§ Source text
Metadata-Version: 2.1
Name: modupipe
Version: 0.3.1
Summary: A modular and extensible ETL-like pipeline builder
Home-page: https://github.com/vigenere23/modupipe
License: MIT
Keywords: pipeline,etl,pipe
Author: vigenere23
Author-email: lolgab1@hotmail.com
Requires-Python: >=3.9,<4.0
Classifier: License :: OSI Approved :: MIT License
Classifier: Programming Language :: Python :: 3
Classifier: Programming Language :: Python :: 3.10
Classifier: Programming Language :: Python :: 3.9
Project-URL: Repository, https://github.com/vigenere23/modupipe
Description-Content-Type: text/markdown

[![Build](https://github.com/vigenere23/modupipe/actions/workflows/build.yml/badge.svg)](https://github.com/vigenere23/modupipe/actions/workflows/build.yml)

# ModuPipe : A modular and extensible ETL-like pipeline builder

## Benefits

- Entirely typed
- Abstract, so it fits any use case
- Class-based for easy configurations and injections

## Usage

Extract-Transform-Load (ETL) pipelines are a classic form of data-processing pipelines used in the industry. It consists of 3 main elements:

1. A **`Source`**, which returns data in a stream-like structure (`Iterator` in Python) using a pull strategy.

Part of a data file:

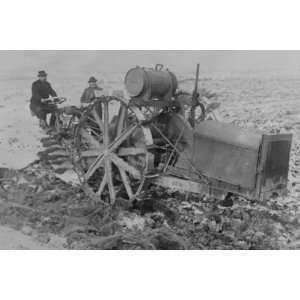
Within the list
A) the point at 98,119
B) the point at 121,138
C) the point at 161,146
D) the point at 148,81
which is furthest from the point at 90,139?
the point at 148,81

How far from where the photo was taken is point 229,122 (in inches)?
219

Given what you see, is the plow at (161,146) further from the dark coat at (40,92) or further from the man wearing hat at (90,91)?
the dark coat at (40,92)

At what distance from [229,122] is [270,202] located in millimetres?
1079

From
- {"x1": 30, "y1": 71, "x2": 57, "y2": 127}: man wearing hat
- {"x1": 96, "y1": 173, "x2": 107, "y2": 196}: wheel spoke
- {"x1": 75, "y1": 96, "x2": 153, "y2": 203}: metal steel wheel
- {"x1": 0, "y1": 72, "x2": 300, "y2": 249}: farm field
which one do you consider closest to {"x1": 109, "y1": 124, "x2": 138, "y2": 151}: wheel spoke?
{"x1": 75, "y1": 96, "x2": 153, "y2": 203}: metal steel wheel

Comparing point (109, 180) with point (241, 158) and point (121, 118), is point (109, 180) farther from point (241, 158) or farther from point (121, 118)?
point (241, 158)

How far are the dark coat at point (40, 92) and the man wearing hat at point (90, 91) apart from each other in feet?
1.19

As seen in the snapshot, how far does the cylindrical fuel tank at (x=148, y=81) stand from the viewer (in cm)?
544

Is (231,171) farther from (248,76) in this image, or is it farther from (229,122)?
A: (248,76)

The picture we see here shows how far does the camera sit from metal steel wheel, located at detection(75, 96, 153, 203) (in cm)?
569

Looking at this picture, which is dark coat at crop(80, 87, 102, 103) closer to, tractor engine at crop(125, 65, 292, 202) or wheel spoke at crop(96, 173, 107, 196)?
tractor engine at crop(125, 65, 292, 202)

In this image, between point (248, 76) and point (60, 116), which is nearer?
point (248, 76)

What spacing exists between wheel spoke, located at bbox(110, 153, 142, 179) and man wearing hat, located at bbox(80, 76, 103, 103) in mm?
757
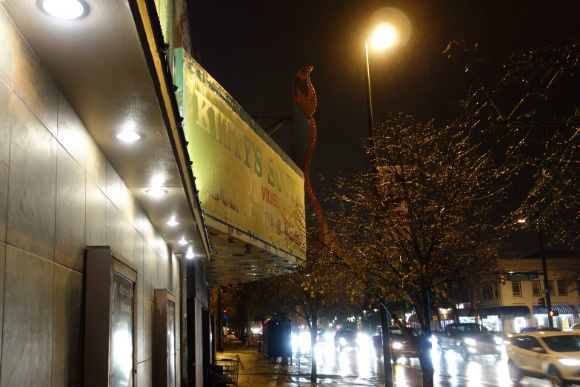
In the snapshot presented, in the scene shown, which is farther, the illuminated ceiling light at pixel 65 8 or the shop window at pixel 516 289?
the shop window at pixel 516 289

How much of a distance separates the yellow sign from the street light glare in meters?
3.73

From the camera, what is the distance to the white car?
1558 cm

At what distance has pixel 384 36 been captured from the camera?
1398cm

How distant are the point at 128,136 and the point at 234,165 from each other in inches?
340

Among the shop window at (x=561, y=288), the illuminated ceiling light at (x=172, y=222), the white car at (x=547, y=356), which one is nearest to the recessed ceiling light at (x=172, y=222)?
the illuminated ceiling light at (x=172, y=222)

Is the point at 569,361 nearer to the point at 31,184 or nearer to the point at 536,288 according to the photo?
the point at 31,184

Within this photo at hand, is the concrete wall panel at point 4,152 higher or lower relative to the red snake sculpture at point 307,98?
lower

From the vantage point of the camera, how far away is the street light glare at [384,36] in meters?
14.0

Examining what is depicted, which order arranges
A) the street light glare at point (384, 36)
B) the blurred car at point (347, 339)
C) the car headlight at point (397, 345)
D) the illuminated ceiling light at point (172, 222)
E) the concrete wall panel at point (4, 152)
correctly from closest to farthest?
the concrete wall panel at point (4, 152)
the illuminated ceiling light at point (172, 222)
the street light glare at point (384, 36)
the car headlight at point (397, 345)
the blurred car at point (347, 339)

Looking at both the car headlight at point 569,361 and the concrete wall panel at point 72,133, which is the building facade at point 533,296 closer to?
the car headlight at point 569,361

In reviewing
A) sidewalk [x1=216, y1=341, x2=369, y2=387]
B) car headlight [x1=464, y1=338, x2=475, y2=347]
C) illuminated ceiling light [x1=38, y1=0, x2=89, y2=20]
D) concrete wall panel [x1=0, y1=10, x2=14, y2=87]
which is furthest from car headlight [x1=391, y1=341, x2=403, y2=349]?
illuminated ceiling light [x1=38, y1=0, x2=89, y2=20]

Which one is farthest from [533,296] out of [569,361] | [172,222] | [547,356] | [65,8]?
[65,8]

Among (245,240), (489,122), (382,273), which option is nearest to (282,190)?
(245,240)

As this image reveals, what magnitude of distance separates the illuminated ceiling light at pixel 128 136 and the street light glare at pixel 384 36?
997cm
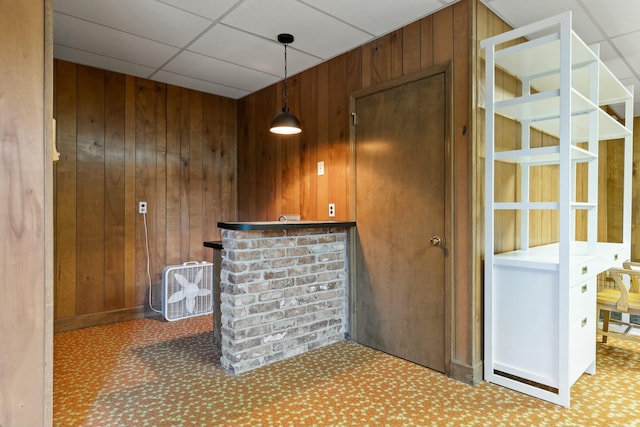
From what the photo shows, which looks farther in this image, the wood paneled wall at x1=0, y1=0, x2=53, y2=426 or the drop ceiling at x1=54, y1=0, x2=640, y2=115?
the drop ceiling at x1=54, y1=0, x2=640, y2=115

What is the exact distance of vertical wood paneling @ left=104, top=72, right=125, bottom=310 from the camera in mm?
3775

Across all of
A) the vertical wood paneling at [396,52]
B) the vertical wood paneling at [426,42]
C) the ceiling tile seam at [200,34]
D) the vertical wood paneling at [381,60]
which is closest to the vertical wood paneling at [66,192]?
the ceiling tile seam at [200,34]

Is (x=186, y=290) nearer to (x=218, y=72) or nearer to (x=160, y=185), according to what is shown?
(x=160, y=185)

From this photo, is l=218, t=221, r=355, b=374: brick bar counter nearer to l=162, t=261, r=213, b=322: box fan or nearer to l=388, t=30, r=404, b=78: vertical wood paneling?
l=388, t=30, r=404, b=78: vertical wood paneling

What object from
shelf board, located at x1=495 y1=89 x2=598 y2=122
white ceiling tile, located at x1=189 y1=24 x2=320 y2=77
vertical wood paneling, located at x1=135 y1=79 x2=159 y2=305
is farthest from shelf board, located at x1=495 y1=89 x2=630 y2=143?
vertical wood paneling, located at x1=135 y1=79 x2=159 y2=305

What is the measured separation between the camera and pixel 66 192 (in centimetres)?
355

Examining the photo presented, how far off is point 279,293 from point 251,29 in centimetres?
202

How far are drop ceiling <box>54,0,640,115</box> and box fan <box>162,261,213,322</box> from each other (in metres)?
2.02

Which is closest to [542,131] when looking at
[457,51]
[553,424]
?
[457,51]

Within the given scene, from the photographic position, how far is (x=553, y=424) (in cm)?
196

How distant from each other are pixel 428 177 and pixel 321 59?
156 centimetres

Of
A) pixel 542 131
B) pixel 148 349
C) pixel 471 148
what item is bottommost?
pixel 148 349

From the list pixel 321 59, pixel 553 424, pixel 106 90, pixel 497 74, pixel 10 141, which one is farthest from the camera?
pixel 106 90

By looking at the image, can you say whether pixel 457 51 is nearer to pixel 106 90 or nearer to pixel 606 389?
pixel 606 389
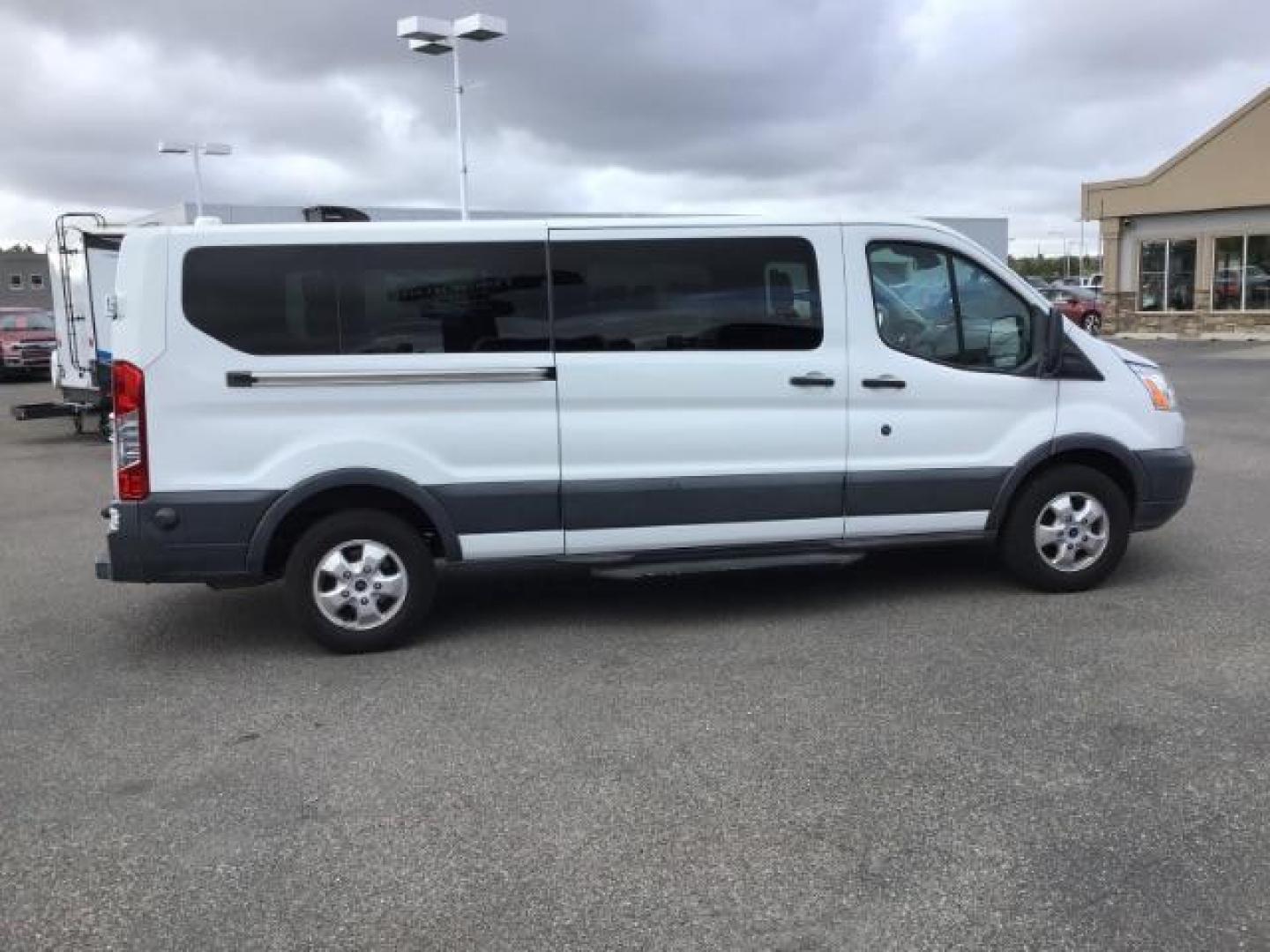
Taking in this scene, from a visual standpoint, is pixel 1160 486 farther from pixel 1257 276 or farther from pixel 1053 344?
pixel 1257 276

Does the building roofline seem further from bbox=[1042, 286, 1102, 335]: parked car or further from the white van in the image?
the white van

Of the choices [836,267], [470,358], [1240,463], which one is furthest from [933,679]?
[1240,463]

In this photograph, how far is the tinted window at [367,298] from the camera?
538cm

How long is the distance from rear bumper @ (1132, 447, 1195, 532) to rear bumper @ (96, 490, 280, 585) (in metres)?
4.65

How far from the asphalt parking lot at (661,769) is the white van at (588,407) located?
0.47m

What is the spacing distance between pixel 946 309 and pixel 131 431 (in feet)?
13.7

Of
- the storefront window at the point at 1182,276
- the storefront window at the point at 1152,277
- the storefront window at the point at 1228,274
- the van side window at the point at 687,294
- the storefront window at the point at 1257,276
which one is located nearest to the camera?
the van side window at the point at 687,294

§ Work to complete
**A)** Answer these questions using the modupipe package description:
(i) Which Python versions does the package require?
(ii) Under which license is it released?
(iii) According to the Usage section, in what kind of structure does a Source return data, and with what strategy?
**B)** Say whether each statement agrees with the modupipe package description. Answer yes or no and quote the words that decide it.
(i) The package is described as entirely typed.
(ii) ETL pipelines are said to consist of four main elements.
(iii) The package version is 0.3.1.
**C)** Extend the modupipe package description, starting right after its last sentence.

§ Set of answers
**A)**
(i) Python >=3.9,<4.0
(ii) The MIT license
(iii) A stream-like structure (an Iterator in Python), using a pull strategy

**B)**
(i) Yes: "Entirely typed"
(ii) No: "It consists of 3 main elements"
(iii) Yes: "Version: 0.3.1"

**C)**
2. A (list of) **`Mapper`** (optional), which transforms (parse, converts, filters, etc.) the data obtained from the source(s). Mappers can be chained together, and chained to a source in order to form a new source.
3. A **`Sink`**, which receives the maybe-transformed data using a push strategy. Sinks can be multiple (with `SinkList`).

Therefore, those 3 processes are offered as interfaces, easily chainable and interchangeable at any time.

An interface `Runnable` is also offered in order to interface the concept of "running a pipeline". This enables a powerfull composition pattern for wrapping the execution behaviour of runnables.

## Examples

Usage examples are present in the [examples](./examples) folder.

## Discussion

### Optimizing pushing to multiple sinks

If you have multiple sinks (using the `SinkList` class), but performance is a must, then you should use a multi-processing approach, and push to 1 queue per sink. Each queue will also become a direct source for each sink, all running in parallel. This is especially usefull when at least one of the sinks takes a long processing time.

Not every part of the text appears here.